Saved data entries
§
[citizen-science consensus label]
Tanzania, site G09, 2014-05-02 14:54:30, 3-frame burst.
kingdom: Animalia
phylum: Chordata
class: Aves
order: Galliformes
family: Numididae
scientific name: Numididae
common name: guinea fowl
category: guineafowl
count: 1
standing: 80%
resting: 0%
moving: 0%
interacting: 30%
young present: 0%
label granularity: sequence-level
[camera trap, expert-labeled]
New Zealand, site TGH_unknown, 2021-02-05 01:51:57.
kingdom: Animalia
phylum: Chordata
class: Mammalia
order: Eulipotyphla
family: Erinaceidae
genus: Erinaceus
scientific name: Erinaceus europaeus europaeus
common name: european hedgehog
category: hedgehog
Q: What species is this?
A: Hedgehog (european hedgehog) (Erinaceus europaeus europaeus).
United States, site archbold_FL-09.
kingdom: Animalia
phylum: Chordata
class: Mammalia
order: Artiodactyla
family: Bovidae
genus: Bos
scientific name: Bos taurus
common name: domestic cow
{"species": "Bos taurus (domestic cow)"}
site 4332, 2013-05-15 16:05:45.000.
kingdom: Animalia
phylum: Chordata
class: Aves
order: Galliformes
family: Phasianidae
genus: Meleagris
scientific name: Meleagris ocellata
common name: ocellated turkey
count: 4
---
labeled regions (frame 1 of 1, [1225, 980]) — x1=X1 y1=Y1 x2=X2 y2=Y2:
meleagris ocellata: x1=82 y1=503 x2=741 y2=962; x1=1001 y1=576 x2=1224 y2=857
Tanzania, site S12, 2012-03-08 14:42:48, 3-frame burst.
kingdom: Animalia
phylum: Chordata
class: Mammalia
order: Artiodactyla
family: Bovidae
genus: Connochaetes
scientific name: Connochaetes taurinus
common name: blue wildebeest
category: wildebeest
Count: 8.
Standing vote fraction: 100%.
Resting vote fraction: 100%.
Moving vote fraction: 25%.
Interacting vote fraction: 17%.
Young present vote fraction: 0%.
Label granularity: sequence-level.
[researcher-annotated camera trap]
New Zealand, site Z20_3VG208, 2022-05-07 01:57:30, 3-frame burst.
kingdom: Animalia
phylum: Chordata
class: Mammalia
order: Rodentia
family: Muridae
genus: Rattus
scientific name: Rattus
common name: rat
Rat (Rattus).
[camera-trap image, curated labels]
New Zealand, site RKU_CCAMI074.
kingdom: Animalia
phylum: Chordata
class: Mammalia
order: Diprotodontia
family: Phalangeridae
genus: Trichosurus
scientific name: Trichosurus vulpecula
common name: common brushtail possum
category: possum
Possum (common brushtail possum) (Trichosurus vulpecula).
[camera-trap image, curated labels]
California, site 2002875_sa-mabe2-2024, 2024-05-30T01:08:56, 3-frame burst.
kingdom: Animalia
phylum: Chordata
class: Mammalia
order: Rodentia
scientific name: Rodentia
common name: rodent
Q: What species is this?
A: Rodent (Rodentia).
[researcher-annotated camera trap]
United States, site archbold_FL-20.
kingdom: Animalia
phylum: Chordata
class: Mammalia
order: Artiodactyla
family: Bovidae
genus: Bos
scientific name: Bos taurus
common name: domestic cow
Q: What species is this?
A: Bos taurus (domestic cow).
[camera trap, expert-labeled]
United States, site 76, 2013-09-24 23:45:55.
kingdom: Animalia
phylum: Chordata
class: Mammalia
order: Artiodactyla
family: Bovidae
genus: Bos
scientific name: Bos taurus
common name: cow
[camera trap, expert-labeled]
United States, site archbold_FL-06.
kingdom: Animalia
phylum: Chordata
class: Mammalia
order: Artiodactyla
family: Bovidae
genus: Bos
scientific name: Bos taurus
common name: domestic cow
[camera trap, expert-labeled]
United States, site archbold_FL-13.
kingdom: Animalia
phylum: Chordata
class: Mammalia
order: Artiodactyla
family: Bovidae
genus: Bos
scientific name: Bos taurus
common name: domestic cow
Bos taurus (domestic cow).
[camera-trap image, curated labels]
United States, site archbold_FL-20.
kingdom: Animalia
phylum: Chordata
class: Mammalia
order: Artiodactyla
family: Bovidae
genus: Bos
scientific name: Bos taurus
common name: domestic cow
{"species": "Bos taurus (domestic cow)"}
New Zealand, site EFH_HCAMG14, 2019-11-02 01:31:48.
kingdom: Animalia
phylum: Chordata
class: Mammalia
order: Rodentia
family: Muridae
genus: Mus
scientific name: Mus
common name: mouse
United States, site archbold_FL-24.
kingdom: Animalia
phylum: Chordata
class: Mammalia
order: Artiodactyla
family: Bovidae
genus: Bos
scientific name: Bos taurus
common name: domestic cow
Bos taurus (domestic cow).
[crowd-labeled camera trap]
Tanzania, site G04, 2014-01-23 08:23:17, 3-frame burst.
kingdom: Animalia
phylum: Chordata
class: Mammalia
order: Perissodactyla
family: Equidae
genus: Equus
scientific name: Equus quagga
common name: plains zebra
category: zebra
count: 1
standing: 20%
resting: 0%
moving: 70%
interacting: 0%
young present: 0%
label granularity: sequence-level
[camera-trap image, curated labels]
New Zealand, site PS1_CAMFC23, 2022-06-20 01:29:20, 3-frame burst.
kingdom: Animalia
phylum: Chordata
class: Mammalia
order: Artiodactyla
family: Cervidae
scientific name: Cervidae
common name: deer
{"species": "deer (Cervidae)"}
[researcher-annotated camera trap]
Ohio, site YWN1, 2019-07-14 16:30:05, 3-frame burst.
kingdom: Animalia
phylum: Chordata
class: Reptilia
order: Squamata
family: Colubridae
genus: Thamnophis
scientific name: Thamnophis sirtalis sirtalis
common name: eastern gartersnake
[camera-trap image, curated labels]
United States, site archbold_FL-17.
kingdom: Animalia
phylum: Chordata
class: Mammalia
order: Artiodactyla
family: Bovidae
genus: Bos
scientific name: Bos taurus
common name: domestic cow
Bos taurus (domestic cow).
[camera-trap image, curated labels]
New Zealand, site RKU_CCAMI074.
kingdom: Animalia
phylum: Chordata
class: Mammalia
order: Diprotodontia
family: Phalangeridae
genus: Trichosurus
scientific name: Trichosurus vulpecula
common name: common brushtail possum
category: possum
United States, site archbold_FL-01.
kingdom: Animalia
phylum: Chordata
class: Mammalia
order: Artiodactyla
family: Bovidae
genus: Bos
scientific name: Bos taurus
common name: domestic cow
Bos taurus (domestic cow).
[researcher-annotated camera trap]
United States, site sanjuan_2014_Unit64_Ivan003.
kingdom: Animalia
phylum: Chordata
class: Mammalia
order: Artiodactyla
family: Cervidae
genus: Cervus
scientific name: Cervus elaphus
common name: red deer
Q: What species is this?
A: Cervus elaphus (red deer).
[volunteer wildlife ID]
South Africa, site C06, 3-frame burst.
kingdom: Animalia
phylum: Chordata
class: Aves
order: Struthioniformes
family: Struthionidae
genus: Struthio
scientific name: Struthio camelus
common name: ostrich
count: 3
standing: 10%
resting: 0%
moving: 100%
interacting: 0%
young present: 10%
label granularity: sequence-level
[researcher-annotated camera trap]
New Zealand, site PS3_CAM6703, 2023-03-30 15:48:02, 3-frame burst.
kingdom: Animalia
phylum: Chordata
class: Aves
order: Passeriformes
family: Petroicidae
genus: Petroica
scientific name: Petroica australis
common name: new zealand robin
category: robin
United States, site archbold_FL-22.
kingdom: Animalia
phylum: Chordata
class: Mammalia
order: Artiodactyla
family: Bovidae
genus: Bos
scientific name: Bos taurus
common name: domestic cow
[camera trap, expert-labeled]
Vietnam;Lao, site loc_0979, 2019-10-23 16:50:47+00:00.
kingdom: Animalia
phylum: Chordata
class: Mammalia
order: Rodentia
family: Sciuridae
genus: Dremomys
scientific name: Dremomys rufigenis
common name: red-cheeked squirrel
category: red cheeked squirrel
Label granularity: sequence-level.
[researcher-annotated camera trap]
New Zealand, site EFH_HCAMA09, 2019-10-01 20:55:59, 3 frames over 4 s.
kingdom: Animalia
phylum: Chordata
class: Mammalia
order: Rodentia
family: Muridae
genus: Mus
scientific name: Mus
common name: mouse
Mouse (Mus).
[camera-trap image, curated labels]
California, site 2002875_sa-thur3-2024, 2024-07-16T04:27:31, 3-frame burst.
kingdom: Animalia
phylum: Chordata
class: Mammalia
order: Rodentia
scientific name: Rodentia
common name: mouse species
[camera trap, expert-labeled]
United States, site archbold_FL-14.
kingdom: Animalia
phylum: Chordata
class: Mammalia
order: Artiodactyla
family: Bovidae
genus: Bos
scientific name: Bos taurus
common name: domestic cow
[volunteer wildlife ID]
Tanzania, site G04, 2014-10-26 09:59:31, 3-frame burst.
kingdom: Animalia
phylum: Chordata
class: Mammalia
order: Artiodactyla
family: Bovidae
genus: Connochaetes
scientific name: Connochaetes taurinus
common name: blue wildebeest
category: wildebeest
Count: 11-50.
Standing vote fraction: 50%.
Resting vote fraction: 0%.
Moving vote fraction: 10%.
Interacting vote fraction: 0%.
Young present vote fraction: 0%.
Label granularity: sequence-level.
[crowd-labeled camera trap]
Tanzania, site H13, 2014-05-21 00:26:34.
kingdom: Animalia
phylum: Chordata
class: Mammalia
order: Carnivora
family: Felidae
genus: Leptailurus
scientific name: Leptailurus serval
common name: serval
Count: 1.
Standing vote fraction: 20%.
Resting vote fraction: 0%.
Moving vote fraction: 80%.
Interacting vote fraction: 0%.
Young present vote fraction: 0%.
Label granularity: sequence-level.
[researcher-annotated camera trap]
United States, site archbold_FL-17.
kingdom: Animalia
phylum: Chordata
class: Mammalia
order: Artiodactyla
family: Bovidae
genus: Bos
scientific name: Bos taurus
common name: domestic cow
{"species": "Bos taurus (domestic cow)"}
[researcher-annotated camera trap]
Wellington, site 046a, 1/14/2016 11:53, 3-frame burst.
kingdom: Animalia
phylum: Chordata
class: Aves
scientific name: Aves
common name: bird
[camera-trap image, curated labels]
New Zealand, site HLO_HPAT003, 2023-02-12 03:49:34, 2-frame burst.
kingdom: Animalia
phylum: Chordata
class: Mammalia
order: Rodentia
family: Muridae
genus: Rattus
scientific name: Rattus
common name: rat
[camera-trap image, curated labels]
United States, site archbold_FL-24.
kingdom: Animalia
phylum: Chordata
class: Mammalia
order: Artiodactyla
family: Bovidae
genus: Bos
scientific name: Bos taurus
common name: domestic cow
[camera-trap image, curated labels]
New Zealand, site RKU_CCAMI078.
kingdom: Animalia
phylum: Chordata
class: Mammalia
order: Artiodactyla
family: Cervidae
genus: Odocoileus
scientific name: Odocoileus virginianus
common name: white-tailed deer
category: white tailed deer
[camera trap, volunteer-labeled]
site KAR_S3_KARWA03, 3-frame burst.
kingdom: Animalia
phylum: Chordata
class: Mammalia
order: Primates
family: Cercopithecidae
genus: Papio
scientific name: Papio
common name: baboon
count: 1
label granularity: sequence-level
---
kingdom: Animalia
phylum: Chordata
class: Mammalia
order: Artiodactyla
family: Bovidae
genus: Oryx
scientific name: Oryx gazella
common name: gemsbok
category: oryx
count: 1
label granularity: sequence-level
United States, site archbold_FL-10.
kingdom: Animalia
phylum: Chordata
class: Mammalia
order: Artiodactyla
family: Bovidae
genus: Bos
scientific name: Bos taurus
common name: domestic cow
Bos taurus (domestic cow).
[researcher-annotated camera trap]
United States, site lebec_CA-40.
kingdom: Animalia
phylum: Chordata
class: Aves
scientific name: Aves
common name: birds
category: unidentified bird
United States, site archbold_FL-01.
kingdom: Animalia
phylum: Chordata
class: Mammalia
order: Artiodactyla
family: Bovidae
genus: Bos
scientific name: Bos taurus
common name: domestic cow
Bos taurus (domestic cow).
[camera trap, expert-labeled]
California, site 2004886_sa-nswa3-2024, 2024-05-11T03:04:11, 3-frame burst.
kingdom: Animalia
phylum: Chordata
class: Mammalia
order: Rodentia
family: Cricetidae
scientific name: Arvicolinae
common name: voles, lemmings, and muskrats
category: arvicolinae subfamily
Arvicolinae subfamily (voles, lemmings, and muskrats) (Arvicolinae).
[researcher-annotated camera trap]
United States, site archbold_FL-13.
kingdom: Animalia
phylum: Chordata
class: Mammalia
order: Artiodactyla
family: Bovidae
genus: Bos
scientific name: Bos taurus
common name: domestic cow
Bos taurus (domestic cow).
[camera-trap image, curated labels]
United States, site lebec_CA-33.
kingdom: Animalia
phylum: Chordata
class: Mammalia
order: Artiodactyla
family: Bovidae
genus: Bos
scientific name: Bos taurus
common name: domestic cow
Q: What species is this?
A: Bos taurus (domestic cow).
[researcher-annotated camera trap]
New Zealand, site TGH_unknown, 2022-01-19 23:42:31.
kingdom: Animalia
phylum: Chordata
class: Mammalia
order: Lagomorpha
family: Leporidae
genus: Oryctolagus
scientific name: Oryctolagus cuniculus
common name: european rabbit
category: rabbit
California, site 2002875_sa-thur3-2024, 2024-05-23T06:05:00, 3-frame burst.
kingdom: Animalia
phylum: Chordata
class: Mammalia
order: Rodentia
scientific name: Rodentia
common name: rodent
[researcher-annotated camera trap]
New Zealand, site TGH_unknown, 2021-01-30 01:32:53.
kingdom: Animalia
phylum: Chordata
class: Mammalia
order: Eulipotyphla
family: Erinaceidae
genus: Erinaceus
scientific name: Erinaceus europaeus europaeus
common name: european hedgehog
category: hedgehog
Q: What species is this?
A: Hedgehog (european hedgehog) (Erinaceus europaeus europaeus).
§
**TASK REQUIREMENTS:** Find the line with "common name: plains zebra" in the entries above. Retype it and each line after it, exactly, through the line with "category: robin", and stop there.

**ANSWER BOX:**
common name: plains zebra
category: zebra
count: 1
standing: 20%
resting: 0%
moving: 70%
interacting: 0%
young present: 0%
label granularity: sequence-level
[camera-trap image, curated labels]
New Zealand, site PS1_CAMFC23, 2022-06-20 01:29:20, 3-frame burst.
kingdom: Animalia
phylum: Chordata
class: Mammalia
order: Artiodactyla
family: Cervidae
scientific name: Cervidae
common name: deer
{"species": "deer (Cervidae)"}
[researcher-annotated camera trap]
Ohio, site YWN1, 2019-07-14 16:30:05, 3-frame burst.
kingdom: Animalia
phylum: Chordata
class: Reptilia
order: Squamata
family: Colubridae
genus: Thamnophis
scientific name: Thamnophis sirtalis sirtalis
common name: eastern gartersnake
[camera-trap image, curated labels]
United States, site archbold_FL-17.
kingdom: Animalia
phylum: Chordata
class: Mammalia
order: Artiodactyla
family: Bovidae
genus: Bos
scientific name: Bos taurus
common name: domestic cow
Bos taurus (domestic cow).
[camera-trap image, curated labels]
New Zealand, site RKU_CCAMI074.
kingdom: Animalia
phylum: Chordata
class: Mammalia
order: Diprotodontia
family: Phalangeridae
genus: Trichosurus
scientific name: Trichosurus vulpecula
common name: common brushtail possum
category: possum
United States, site archbold_FL-01.
kingdom: Animalia
phylum: Chordata
class: Mammalia
order: Artiodactyla
family: Bovidae
genus: Bos
scientific name: Bos taurus
common name: domestic cow
Bos taurus (domestic cow).
[researcher-annotated camera trap]
United States, site sanjuan_2014_Unit64_Ivan003.
kingdom: Animalia
phylum: Chordata
class: Mammalia
order: Artiodactyla
family: Cervidae
genus: Cervus
scientific name: Cervus elaphus
common name: red deer
Q: What species is this?
A: Cervus elaphus (red deer).
[volunteer wildlife ID]
South Africa, site C06, 3-frame burst.
kingdom: Animalia
phylum: Chordata
class: Aves
order: Struthioniformes
family: Struthionidae
genus: Struthio
scientific name: Struthio camelus
common name: ostrich
count: 3
standing: 10%
resting: 0%
moving: 100%
interacting: 0%
young present: 10%
label granularity: sequence-level
[researcher-annotated camera trap]
New Zealand, site PS3_CAM6703, 2023-03-30 15:48:02, 3-frame burst.
kingdom: Animalia
phylum: Chordata
class: Aves
order: Passeriformes
family: Petroicidae
genus: Petroica
scientific name: Petroica australis
common name: new zealand robin
category: robin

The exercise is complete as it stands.